According to Vowell, the students took this the way Gore meant it -- as encouragement that they, too, could make a difference. But the New York Times quoted Gore as saying:

I was the one that started it all.

Then everybody piled on. Chris Matthews, David Letterman, and others made the incident into another "I invented the Internet" gaffe. The students who knew differently were amazed and dismayed to see how it played on the national stage. Vowell asks one of the girls who was there how she would have responded.

I would say "You're wrong. You're focusing on one little itty-bitty microscopic thing that when misquoted can mean something completely different but when quoted correctly it means a great thing for democracy and things like that."

Let's think about how this might have played in 2003. There's a really good chance those students would have blogged the incident, with accompanying audio if not video. Having done so, there's a really good chance the blog community would have noticed and amplified the students' blog.

How will things change once that kind of thing becomes routine, as it will? I don't know, but I'm eager to find out. Technically some of the infrastructure is in place, but there are still missing ingredients. Searchable audio is a huge one. Think about how the incident would have played out had people who Googled for "Gore, the one that started it all" found audio clips with the correct quote on the first page of results.

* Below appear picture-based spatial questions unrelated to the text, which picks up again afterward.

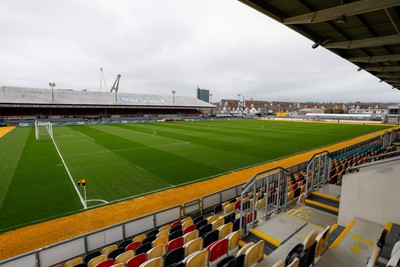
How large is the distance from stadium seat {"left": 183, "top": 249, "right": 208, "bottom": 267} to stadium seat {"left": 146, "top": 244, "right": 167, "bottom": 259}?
958mm

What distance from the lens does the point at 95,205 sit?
383 inches

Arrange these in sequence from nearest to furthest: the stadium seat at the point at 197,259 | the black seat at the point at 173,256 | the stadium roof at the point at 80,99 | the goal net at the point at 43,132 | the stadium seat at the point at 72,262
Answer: the stadium seat at the point at 197,259, the black seat at the point at 173,256, the stadium seat at the point at 72,262, the goal net at the point at 43,132, the stadium roof at the point at 80,99

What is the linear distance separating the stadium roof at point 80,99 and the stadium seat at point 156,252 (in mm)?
60206

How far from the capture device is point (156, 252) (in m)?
4.92

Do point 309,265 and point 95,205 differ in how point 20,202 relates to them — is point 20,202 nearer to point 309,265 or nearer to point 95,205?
point 95,205

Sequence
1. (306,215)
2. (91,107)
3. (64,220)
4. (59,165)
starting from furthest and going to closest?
1. (91,107)
2. (59,165)
3. (64,220)
4. (306,215)

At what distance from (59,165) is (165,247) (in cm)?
1444

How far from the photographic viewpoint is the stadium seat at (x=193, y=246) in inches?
190

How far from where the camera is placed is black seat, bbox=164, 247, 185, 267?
180 inches

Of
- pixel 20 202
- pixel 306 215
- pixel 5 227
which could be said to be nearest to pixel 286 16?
pixel 306 215

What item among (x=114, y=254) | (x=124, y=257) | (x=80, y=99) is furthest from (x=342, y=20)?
(x=80, y=99)

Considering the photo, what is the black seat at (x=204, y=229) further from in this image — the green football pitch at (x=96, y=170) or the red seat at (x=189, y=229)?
the green football pitch at (x=96, y=170)

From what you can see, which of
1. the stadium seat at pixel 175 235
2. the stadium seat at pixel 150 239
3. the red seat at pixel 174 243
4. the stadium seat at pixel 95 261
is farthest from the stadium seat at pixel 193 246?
the stadium seat at pixel 95 261

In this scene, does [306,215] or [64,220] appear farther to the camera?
[64,220]
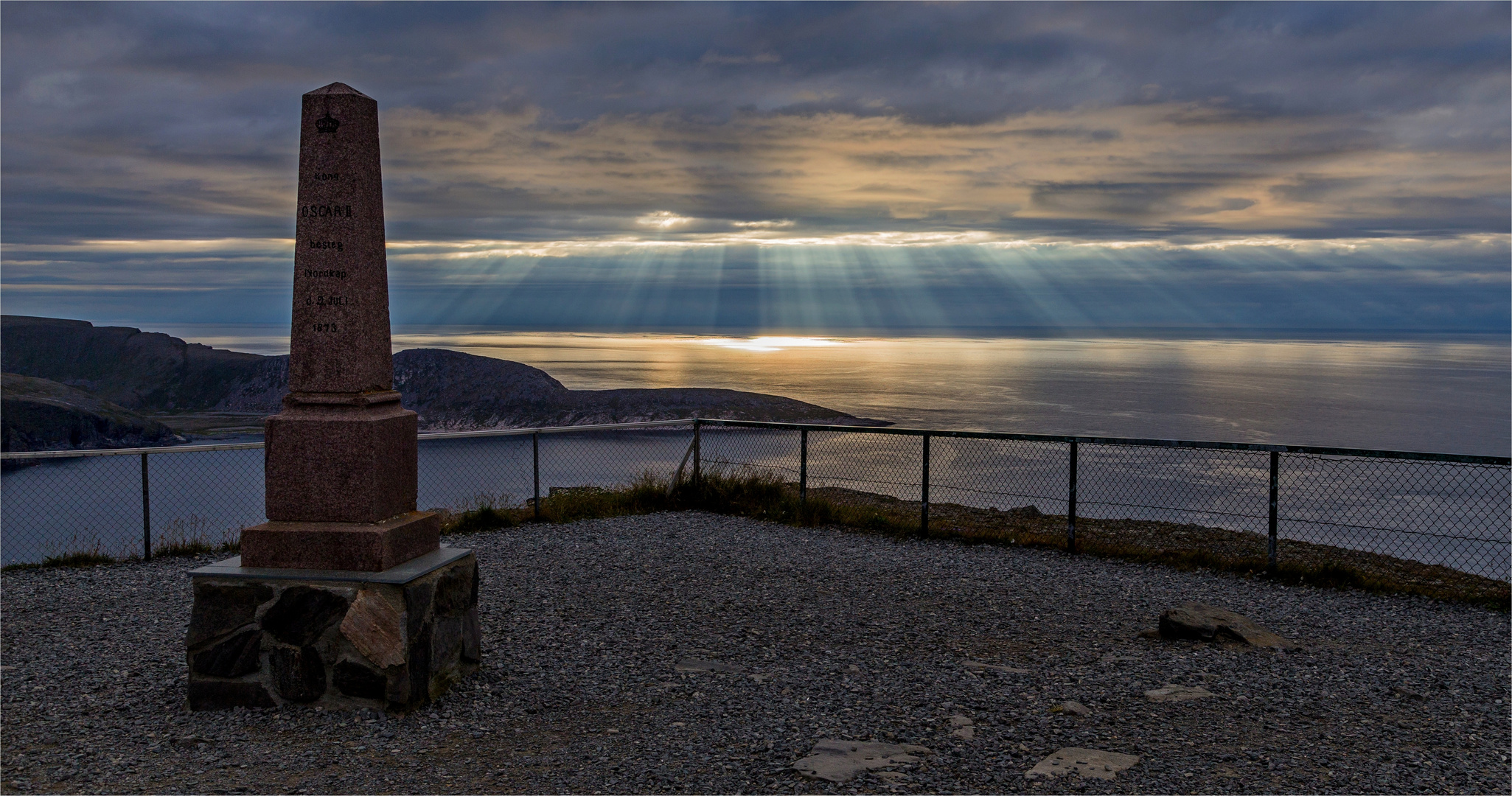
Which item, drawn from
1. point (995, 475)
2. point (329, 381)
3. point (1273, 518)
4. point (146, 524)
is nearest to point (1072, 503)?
point (1273, 518)

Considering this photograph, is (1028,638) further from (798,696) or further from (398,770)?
(398,770)

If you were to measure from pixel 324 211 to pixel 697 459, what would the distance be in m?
8.49

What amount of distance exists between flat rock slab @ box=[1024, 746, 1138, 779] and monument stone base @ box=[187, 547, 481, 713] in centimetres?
362

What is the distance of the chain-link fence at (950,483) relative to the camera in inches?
433

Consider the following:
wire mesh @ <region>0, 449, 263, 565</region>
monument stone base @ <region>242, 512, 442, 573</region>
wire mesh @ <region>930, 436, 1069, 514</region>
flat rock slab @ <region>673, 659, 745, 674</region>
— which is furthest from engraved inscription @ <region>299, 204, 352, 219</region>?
wire mesh @ <region>930, 436, 1069, 514</region>

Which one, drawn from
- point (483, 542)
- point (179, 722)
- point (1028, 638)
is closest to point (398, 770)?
point (179, 722)

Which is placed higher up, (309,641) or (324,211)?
(324,211)

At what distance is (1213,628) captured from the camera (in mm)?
6984

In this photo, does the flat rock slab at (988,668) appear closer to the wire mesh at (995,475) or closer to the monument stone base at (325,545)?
the monument stone base at (325,545)

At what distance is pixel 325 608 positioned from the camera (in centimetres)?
548

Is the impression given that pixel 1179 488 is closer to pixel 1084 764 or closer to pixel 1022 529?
pixel 1022 529

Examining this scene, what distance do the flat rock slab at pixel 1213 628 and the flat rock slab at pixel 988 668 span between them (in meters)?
1.64

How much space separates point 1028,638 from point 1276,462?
429 cm

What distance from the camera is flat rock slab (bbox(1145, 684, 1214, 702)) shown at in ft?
18.5
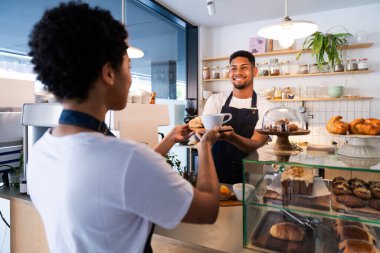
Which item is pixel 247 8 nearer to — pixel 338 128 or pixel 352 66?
pixel 352 66

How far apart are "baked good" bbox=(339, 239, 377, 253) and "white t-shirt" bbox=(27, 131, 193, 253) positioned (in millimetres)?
656

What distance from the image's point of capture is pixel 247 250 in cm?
95

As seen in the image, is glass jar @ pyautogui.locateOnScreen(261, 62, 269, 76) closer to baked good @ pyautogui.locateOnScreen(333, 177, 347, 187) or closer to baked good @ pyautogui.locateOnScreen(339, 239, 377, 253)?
baked good @ pyautogui.locateOnScreen(333, 177, 347, 187)

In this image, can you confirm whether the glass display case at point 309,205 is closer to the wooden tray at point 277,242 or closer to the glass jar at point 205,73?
the wooden tray at point 277,242

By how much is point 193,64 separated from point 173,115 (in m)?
0.96

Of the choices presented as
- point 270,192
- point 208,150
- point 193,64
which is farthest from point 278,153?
point 193,64

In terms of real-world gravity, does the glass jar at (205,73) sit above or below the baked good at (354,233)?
above

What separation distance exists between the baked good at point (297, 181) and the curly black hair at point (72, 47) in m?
0.79

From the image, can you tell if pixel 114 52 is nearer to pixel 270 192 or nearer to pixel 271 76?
pixel 270 192

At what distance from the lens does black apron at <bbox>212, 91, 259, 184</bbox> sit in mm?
2051

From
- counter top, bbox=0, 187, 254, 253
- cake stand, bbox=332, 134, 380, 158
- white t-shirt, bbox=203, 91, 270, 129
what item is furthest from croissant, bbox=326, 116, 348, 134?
white t-shirt, bbox=203, 91, 270, 129

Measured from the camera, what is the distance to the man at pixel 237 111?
206cm

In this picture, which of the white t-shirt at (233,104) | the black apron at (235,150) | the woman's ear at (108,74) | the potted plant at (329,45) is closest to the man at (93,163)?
the woman's ear at (108,74)

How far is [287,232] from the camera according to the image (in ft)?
3.26
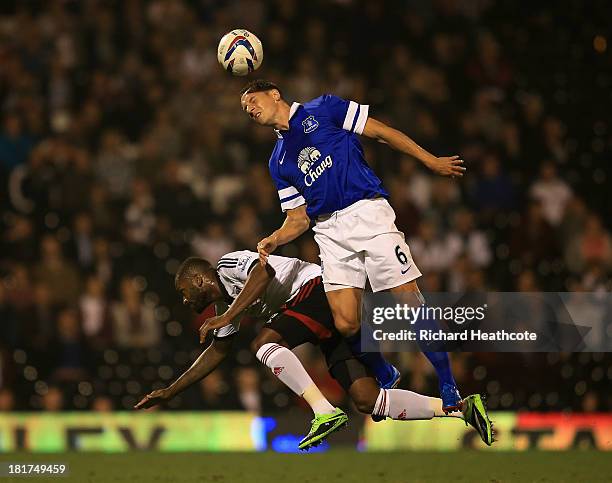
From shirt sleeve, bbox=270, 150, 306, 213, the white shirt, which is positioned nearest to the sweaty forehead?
shirt sleeve, bbox=270, 150, 306, 213

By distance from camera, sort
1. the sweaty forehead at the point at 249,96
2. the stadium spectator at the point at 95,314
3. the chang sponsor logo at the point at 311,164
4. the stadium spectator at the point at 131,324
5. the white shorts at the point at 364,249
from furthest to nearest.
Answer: the stadium spectator at the point at 131,324 < the stadium spectator at the point at 95,314 < the sweaty forehead at the point at 249,96 < the chang sponsor logo at the point at 311,164 < the white shorts at the point at 364,249

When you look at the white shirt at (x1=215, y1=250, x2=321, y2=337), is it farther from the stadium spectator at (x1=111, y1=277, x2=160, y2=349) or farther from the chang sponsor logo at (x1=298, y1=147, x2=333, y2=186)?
the stadium spectator at (x1=111, y1=277, x2=160, y2=349)

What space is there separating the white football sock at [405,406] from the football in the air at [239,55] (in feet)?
8.26

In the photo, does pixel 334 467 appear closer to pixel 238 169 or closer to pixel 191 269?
pixel 191 269

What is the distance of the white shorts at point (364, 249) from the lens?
8141 millimetres

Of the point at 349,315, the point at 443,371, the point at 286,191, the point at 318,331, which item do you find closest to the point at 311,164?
the point at 286,191

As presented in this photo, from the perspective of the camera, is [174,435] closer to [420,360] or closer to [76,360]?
[76,360]

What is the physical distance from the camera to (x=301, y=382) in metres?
8.16

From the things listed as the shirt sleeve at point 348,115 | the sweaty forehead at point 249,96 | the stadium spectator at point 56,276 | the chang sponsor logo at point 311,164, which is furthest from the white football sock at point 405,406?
the stadium spectator at point 56,276

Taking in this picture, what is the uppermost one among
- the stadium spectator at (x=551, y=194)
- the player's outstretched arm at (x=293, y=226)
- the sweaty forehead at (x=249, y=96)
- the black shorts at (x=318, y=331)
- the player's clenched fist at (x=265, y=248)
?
the stadium spectator at (x=551, y=194)

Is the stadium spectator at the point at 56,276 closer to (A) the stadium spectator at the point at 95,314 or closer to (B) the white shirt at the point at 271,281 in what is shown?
(A) the stadium spectator at the point at 95,314

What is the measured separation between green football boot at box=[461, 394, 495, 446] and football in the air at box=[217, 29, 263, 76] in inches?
111

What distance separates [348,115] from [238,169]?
624 cm

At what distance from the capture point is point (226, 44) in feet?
28.2
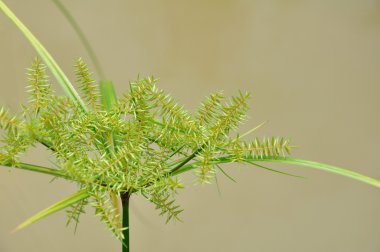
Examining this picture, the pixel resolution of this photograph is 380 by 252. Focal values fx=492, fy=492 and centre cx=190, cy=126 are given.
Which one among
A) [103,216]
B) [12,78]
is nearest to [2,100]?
[12,78]

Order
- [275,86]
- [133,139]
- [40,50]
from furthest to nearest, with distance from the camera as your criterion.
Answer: [275,86]
[40,50]
[133,139]

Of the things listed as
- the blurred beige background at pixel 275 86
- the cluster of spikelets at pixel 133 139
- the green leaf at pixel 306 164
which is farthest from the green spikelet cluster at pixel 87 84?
the blurred beige background at pixel 275 86

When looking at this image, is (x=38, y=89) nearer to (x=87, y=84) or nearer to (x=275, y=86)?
(x=87, y=84)

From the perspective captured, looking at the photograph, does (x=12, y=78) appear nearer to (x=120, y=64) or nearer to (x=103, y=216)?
(x=120, y=64)

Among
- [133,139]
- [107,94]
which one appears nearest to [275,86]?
[107,94]

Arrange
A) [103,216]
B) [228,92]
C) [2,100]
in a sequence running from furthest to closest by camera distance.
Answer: [228,92] → [2,100] → [103,216]

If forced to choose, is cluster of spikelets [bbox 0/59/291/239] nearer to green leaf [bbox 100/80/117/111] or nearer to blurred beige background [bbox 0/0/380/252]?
green leaf [bbox 100/80/117/111]
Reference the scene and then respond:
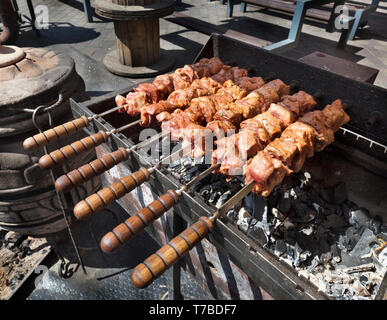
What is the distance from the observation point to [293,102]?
3.03 meters

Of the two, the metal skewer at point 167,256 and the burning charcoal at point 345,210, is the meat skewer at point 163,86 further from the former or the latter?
the burning charcoal at point 345,210

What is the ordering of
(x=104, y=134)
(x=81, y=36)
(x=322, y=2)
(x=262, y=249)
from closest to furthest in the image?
(x=262, y=249) < (x=104, y=134) < (x=322, y=2) < (x=81, y=36)

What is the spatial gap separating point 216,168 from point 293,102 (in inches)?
50.6

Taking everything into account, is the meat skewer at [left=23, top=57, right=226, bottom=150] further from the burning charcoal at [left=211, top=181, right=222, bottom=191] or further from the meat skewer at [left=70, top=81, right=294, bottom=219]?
the burning charcoal at [left=211, top=181, right=222, bottom=191]

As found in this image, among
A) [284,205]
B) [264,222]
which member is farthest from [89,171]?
[284,205]

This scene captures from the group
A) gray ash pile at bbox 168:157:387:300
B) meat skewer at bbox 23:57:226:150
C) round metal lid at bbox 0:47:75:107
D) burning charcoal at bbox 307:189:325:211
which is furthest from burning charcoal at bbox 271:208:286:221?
round metal lid at bbox 0:47:75:107

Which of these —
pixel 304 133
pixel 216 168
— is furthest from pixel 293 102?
pixel 216 168

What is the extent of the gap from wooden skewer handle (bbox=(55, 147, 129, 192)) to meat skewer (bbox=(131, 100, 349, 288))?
844 millimetres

Speaking of quotes, I have a question. Although we often create or follow links to streaming audio, these usually refer to entire streams. I rarely see parameterized URLs that pinpoint specific quotes, analogous to the way we use fragment identifers in HTML pages to isolate paragraphs. Why not? For example, I've been listening to a lot of NPR's This American Life lately. One of their favorites is an episode called Superheroes. Note how the website uses a fragment identifier to jump to the writeup on that episode. Then, the audio is presented as this link, to a .ram file containing:

rtsp:\//a129.r.akareal.net/ondemand/7/129/1854/ 7d2416a19/www.wbez.org/ta/178.rm

But there are no links to the individual segments, for example to the (extraordinary) Wonder Woman segment. Maybe there's a chicken-and-egg situation here. That link works on MSIE/Win, for example, but not in Safari, Mozilla, or MSIE on the Mac. Is the parameterized audio URL not well supported because it is rarely used, or is it rarely used because not well supported? 1. Either way, I'm just noticing for the first time that we don't seem to have the kind of granular control over audio, in ordinary discourse on the Web, that we have over text. My guess is that will change dramatically pretty soon.


1 Hmm. Doesn't seem to want to launch .rm links into RealPlayer at all, only QuickTime, no matter how I set up QuickTime's and RealPlayer's MIME types. Presumably this can be done, somehow, but if I'm not getting it right off the bat, then a lot of users won't, which underscores the point: jumping into the middle of streams is not part of normal discourse on the web, the way jumping into the middle of texts is.